The New York Post’s famous Page Six” gossip column mentioned A LITTLE TROUBLE THE FACTS, quoting a section of the book that talks about… Page Six.

WE HEAR… THAT Nina Siegal gets it right in her witty, journo-turned-gumshoe novel, “A Little Trouble With the Facts,” in which one character gushes: “There’s a reason people pay 25 cents to flip to page 10 for Page Six every day” . . .

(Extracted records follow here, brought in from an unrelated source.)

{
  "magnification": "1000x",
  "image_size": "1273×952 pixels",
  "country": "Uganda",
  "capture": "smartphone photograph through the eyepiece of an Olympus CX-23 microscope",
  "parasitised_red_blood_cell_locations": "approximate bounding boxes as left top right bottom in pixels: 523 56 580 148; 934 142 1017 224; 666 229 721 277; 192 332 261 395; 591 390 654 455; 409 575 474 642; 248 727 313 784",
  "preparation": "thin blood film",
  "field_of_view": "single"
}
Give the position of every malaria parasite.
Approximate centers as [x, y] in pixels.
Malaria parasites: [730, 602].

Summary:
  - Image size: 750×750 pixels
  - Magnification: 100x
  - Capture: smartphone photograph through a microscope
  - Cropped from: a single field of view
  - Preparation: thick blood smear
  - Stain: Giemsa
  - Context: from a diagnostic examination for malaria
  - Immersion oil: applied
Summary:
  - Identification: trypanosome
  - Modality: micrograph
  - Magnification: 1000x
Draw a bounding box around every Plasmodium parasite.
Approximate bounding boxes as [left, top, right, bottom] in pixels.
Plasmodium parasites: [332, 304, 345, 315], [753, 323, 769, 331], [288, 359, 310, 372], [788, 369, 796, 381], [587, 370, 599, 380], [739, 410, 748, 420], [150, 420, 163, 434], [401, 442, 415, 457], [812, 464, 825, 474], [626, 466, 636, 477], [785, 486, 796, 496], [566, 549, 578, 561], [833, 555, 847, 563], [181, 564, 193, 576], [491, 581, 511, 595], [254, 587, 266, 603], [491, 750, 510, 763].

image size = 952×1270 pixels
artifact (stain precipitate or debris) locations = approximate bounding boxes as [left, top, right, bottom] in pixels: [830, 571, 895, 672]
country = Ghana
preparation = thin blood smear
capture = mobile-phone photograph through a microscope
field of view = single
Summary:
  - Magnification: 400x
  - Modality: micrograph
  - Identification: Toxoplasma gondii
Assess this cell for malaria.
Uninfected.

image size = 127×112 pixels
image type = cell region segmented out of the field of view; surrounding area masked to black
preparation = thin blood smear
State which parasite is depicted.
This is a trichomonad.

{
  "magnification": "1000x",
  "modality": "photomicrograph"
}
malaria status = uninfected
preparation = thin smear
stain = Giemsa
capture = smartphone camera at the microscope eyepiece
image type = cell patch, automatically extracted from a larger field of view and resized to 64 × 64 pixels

The circle of irony is complete. See the site here.

Fun with Facts

March 1st, 2008

Art + Auction calls us “Fun with the Facts:”
Journalist Nina Siegal’s debut novel, A Little Trouble with the Facts (HarperCollins), at left, tells the Chandleresque story of Valerie Vane, a style reporter at a big New York City daily whose spectacular fall from grace lands her on the obits desk and smack in the middle of the intrigue surrounding the death of a once-famous graffiti artist. As Vane plumbs the darker depths of the art world, some readers may wonder how much Siegal, an Art+Auction scribe, drew from real life. Could the petite yet formidable Chelsea dealer Darla Deitrick, for example, be a cross between Mary Boone and Tony Shafrazi? Siegal won’t say but does admit, “I wanted the book to have the feel of a roman à clef—you’re never sure exactly what’s fact and what’s fiction.”